Computational heart modeling for evaluating efficacy of MRI techniques in predicting appropriate ICD therapy

Abstract

The objective of this study is to use individualized heart computer models in evaluating efficacy of myocardial infarct (MI) mass determined by two different MRI techniques in predicting patient risk for post-MI ventricular tachycardia (VT). 27 patients with MI underwent late gadolinium-enhanced MRI using inversion-recovery fast gradient echo (IR-FGRE) and multi-contrast late enhancement (MCLE) prior to implantable cardioverter defibrillators (ICD) implantation and were followed up for 6–46 months.
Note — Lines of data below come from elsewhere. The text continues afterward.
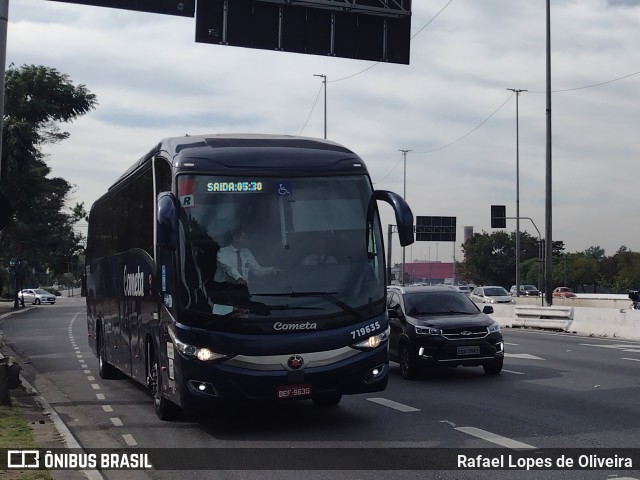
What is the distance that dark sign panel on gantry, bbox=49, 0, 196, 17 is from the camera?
17.6m

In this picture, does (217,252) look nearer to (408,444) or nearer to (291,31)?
(408,444)

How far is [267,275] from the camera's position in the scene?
10570 mm

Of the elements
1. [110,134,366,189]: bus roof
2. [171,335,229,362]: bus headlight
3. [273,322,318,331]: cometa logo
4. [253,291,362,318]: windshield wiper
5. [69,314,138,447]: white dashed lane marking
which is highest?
[110,134,366,189]: bus roof

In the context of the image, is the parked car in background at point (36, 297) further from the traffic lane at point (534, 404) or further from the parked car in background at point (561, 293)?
the traffic lane at point (534, 404)

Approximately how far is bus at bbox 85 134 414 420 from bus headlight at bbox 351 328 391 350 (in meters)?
0.02

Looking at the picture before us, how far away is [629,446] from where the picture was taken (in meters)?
9.38

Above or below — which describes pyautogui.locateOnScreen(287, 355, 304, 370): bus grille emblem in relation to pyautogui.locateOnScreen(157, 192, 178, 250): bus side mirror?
below

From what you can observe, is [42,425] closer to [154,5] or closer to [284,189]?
[284,189]

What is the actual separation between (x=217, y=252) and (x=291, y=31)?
1041cm

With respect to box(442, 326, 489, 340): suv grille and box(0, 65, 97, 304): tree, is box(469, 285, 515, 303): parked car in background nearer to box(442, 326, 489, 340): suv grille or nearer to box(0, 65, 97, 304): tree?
box(0, 65, 97, 304): tree

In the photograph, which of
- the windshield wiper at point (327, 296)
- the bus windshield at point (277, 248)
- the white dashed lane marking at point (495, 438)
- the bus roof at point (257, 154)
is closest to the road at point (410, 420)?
the white dashed lane marking at point (495, 438)

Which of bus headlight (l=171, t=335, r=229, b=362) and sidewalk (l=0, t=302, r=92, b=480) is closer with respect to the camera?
sidewalk (l=0, t=302, r=92, b=480)

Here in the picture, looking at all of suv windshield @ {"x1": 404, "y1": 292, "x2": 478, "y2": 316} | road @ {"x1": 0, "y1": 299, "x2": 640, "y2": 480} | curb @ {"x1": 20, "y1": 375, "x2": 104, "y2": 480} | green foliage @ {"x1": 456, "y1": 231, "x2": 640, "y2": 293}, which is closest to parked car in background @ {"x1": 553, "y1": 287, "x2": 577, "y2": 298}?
green foliage @ {"x1": 456, "y1": 231, "x2": 640, "y2": 293}

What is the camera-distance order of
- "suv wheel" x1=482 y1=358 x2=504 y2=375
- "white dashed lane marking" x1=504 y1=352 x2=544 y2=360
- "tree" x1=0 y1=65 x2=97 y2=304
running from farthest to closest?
"tree" x1=0 y1=65 x2=97 y2=304 → "white dashed lane marking" x1=504 y1=352 x2=544 y2=360 → "suv wheel" x1=482 y1=358 x2=504 y2=375
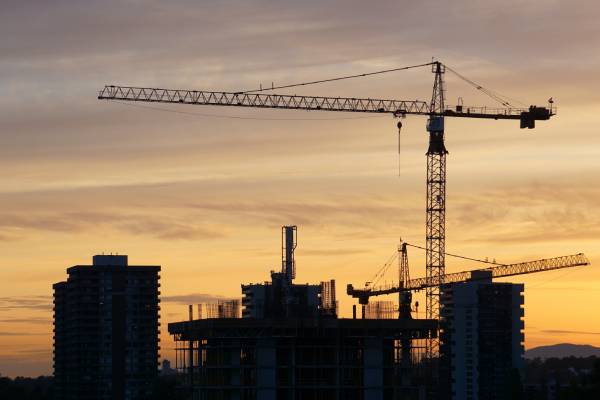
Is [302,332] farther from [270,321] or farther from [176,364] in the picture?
[176,364]

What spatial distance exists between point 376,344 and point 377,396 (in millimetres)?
6002

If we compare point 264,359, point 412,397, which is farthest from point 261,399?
point 412,397

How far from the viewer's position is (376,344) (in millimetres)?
186750

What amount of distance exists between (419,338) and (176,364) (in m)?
30.9

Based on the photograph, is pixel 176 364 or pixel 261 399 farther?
pixel 176 364

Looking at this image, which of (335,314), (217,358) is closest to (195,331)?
(217,358)

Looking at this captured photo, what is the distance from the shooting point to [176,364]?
198 metres

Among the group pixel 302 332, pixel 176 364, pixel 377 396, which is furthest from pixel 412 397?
pixel 176 364

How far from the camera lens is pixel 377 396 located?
18688cm

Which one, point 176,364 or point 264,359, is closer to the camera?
point 264,359

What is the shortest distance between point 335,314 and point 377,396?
1465 cm

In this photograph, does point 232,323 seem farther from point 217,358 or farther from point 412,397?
point 412,397

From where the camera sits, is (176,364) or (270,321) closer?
(270,321)

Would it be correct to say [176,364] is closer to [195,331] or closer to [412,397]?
[195,331]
The myocardium, MI core (IC), and border zone (BZ) were segmented from the images using previously validated techniques. The segmented structures were then reconstructed as a high-resolution label map in 3D. Individualized image-based computational models were built separately for each imaging technique; simulations of propensity to VT were conducted with each model. The imaging methods were evaluated for sensitivity and specificity by comparing simulated inducibility of VT to clinical outcome (appropriate ICD therapy) in patients. Twelve patients had at least one appropriate ICD therapy for VT at follow-up. For both MCLE and IR-FGRE, the outcomes of the simulations of VT were significantly different between the groups with and without ICD therapy. Between the IR-FGRE and MCLE, the virtual models built using the latter may have yielded higher sensitivity and specificity in predicting appropriate ICD therapy.